Stored items from a collection
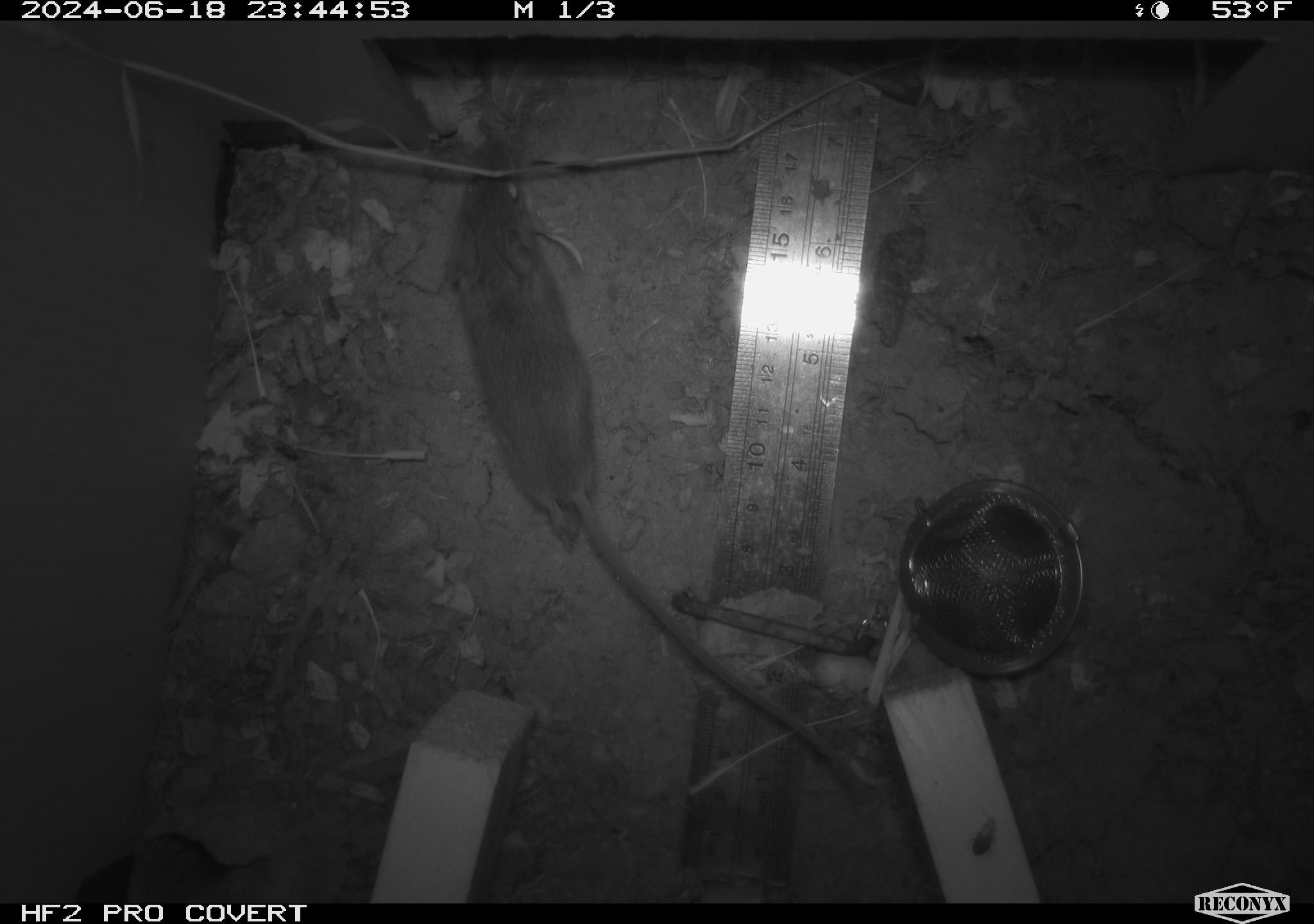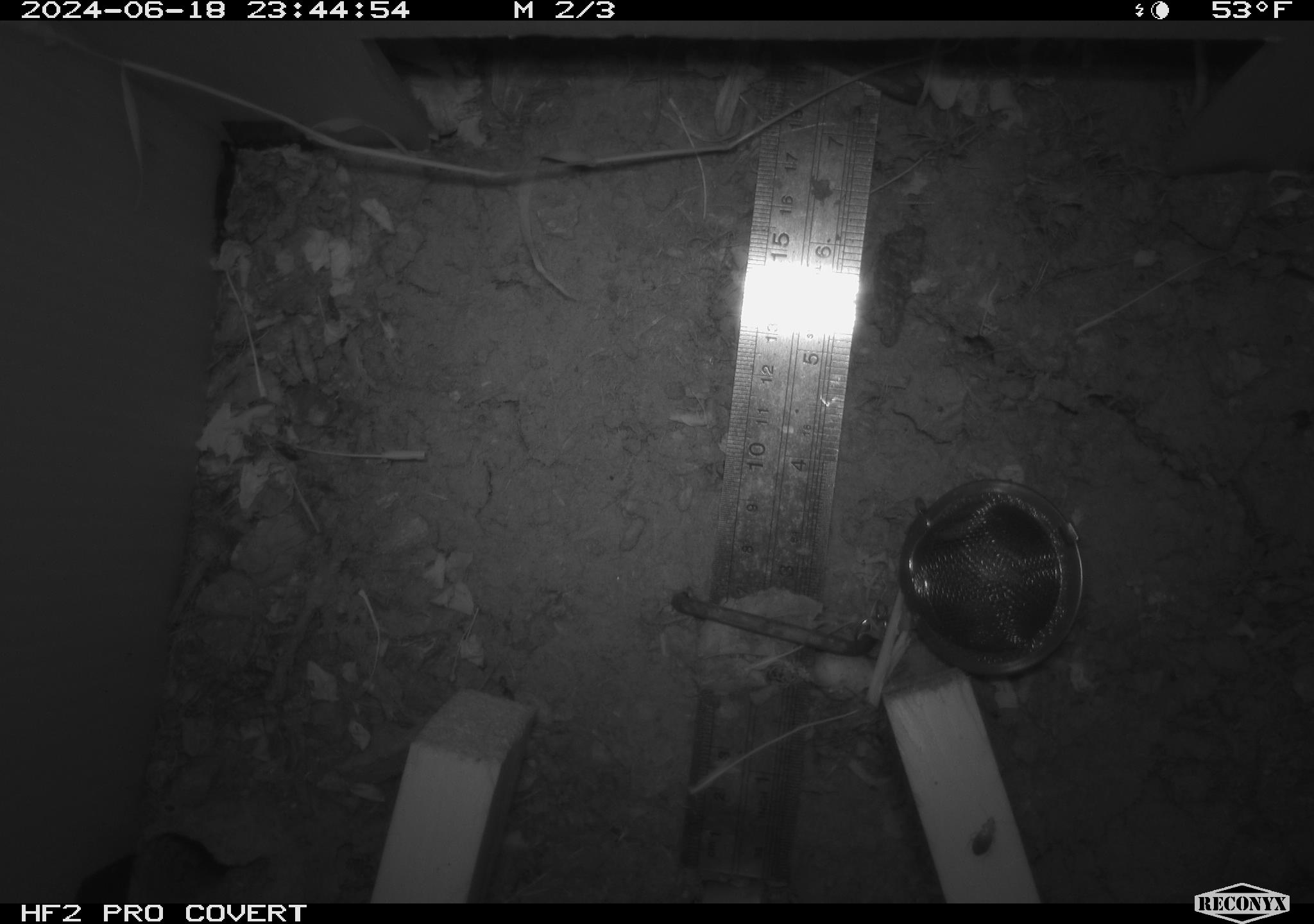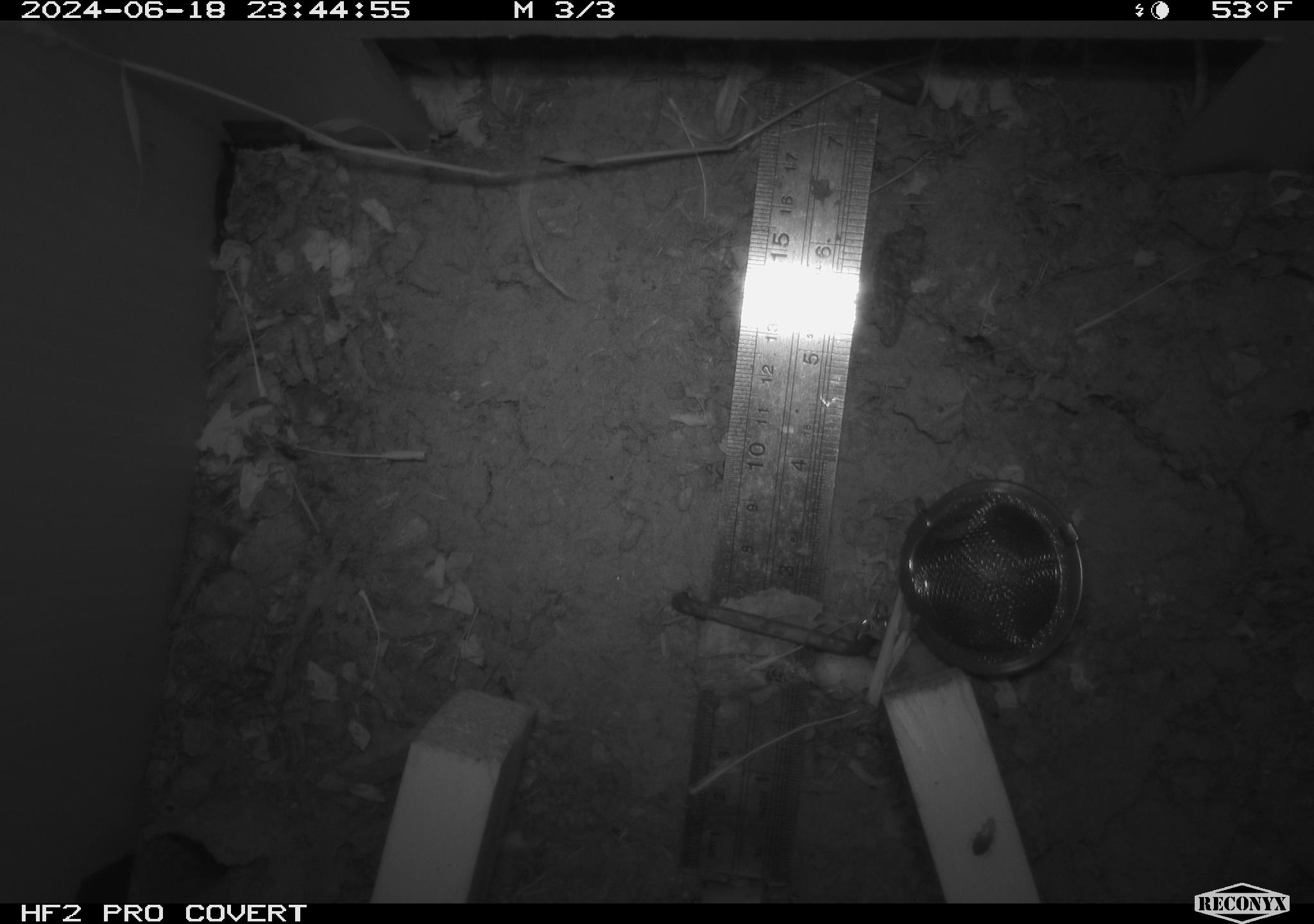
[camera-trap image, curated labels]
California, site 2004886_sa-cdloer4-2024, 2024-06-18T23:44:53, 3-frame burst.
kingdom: Animalia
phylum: Chordata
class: Mammalia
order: Rodentia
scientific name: Rodentia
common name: rodent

● **Your task**: When you repeat the data, keep every line exact and drop the images.

● **Result**:
[camera-trap image, curated labels]
California, site 2004886_sa-cdloer4-2024, 2024-06-18T23:44:53, 3-frame burst.
kingdom: Animalia
phylum: Chordata
class: Mammalia
order: Rodentia
scientific name: Rodentia
common name: rodent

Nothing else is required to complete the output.